Comme souvent rue de Solferino, le débat est placé à bonne hauteur : entre considérations tactiques d’avant-congrès et orthodoxie sémantique de l’ère hollandaise – dont la phrase de référence sur le sujet qui nous occupe devrait rester dans les manuels de pensée politique : « Le libéralisme est contradictoire avec l'esprit européen lui-même » (prononcée telle quelle devant une salle très enthousiaste de secrétaires de section du parti par le Premier secrétaire lui-même en mai 2004).

Mais l’affirmation de Bertrand Delanoë dépasse les considérations tactiques dont elle est certainement le fruit, elle aussi. Elle n’est sans doute pas « historique » : d’autres avant lui, on peut penser à Michel Rocard par exemple, se sont déjà aventurés sur cette voie. Mais elle vient à un moment où les esprits, socialistes notamment, sont mieux disposés qu’ils ne l’ont jamais été à entendre la vérité sur le libéralisme et son lien avec le socialisme. Le fait que ce soit un responsable de premier plan, candidat potentiel et crédible au siège de chef du parti et à la présidentielle de 2012 qui s’expose ainsi est tout à fait inédit.

Delanoë est en effet à la fois l’héritier en ligne directe des deux derniers véritables leaders du PS, François Mitterrand et Lionel Jospin, un connaisseur respectueux du PS comme appareil électoral et comme club d’élus dont il est un membre éminent, et un vrai « moderne », bien de son temps, en tant que chef reconnu et adulé des bobos parisiens. Il ajoute désormais à cette panoplie déjà bien fournie, le titre de repreneur de la « deuxième gauche ».

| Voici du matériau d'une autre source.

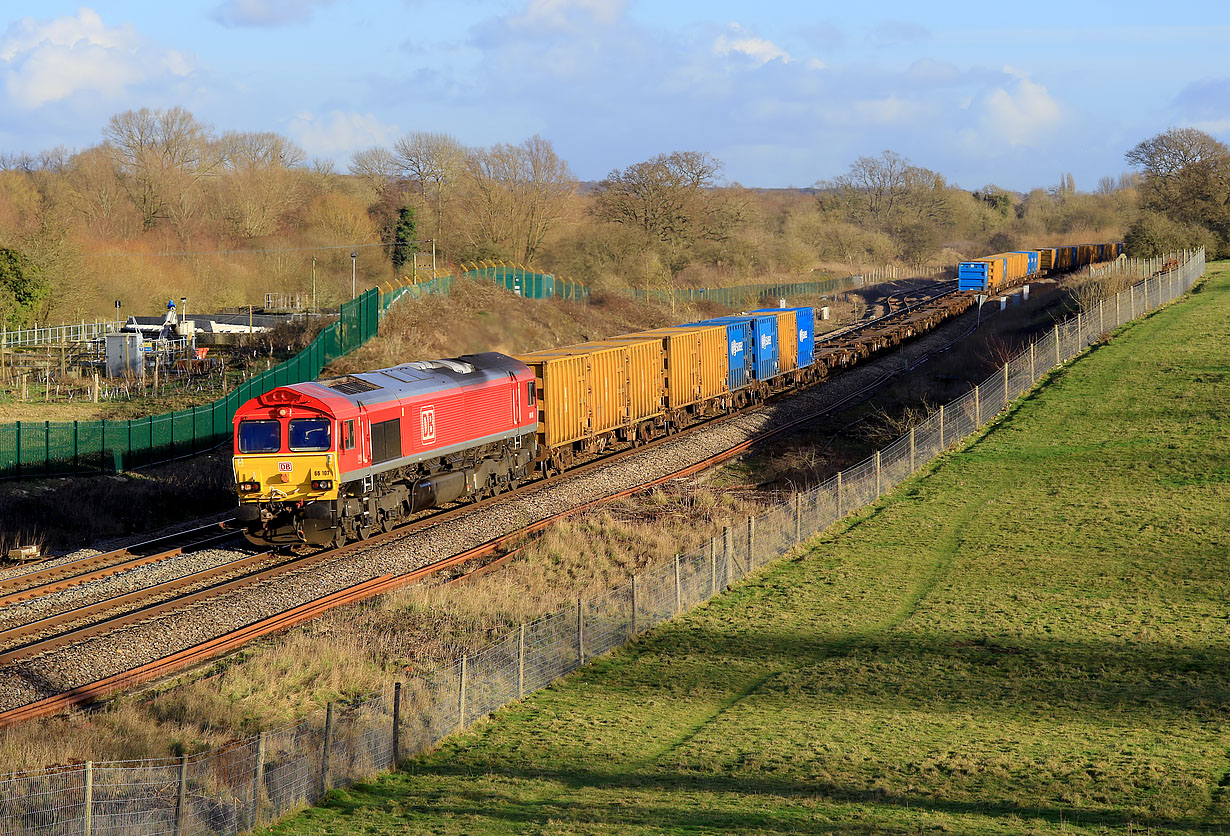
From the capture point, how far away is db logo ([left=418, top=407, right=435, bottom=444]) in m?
24.8

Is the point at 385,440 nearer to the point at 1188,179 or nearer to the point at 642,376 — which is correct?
the point at 642,376

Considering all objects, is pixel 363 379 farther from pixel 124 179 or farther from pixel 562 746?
pixel 124 179

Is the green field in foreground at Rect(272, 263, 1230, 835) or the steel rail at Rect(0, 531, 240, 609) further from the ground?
the steel rail at Rect(0, 531, 240, 609)

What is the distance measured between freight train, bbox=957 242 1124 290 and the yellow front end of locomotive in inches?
2415

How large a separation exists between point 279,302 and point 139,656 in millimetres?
63747

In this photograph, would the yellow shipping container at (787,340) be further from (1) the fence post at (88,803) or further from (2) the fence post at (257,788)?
(1) the fence post at (88,803)

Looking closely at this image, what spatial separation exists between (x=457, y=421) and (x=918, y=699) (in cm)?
1468

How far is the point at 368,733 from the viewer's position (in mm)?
11953

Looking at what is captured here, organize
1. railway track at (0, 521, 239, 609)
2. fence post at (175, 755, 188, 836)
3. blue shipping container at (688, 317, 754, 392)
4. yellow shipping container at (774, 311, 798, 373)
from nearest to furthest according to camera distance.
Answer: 1. fence post at (175, 755, 188, 836)
2. railway track at (0, 521, 239, 609)
3. blue shipping container at (688, 317, 754, 392)
4. yellow shipping container at (774, 311, 798, 373)

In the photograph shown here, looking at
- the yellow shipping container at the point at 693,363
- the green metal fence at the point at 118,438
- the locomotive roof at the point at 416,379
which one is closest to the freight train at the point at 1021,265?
the yellow shipping container at the point at 693,363

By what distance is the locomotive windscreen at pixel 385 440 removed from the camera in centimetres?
2330

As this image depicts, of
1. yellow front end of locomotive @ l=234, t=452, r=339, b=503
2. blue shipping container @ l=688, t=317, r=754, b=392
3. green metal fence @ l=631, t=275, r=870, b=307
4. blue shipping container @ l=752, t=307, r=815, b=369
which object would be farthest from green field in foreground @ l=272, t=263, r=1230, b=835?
green metal fence @ l=631, t=275, r=870, b=307

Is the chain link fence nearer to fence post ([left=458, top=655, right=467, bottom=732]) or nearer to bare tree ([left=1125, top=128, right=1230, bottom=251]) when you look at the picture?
fence post ([left=458, top=655, right=467, bottom=732])

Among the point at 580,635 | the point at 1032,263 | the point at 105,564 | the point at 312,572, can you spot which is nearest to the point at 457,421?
the point at 312,572
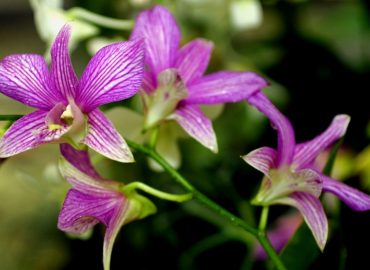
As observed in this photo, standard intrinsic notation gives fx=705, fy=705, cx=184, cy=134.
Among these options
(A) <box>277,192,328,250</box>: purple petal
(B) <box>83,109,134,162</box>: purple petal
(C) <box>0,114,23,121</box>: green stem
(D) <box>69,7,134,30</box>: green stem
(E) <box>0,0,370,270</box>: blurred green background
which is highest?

Delanoë ne limite pas son libéralisme à la variante politique en forme d’évidence démocratique comme c’est généralement le cas chez les responsables socialistes français.

Il assume, dans la partie de son livre intitulée « Ma gauche », la plus intéressante du point de vue doctrinal, un libéralisme plein et entier, cohérent – c’est d’ailleurs pour cette raison qu’il précise que Nicolas Sarkozy est antilibéral (p. 45). Il avance aussi que « le libéralisme est à la liberté ce que la république est à la démocratie : une forme supérieure d’évolution » (p. 46) ou encore qu’il faut que les « socialistes du XXIe siècle acceptent enfin pleinement le libéralisme, [qu’]ils ne tiennent plus les termes de ‘concurrence’ ou de ‘compétition’ pour des gros mots » (p. 48), même chose plus loin avec la « flexibilité » (p. 50) ; à ses yeux enfin, « pour être un bon socialiste, désormais, il faut être un bon manager. » (p. 57).

On ne saurait être plus clair, même si, il le dit tout aussi clairement, le libéralisme doit être articulé au principe d’égalité, cœur battant du socialisme. Cette passion de l’égalité passant notamment par une forte redistribution fiscale, une régulation publique réaffirmée et, donc, un rôle essentiel de l’Etat (p. 53) – Delanoë n’est pas seulement libéral et socialiste, il est aussi français, donc républicain... Bien que son modèle en la matière ne soit pas le centralisme bonaparto-gaulliste mais plutôt les pays scandinaves, comme tout le monde !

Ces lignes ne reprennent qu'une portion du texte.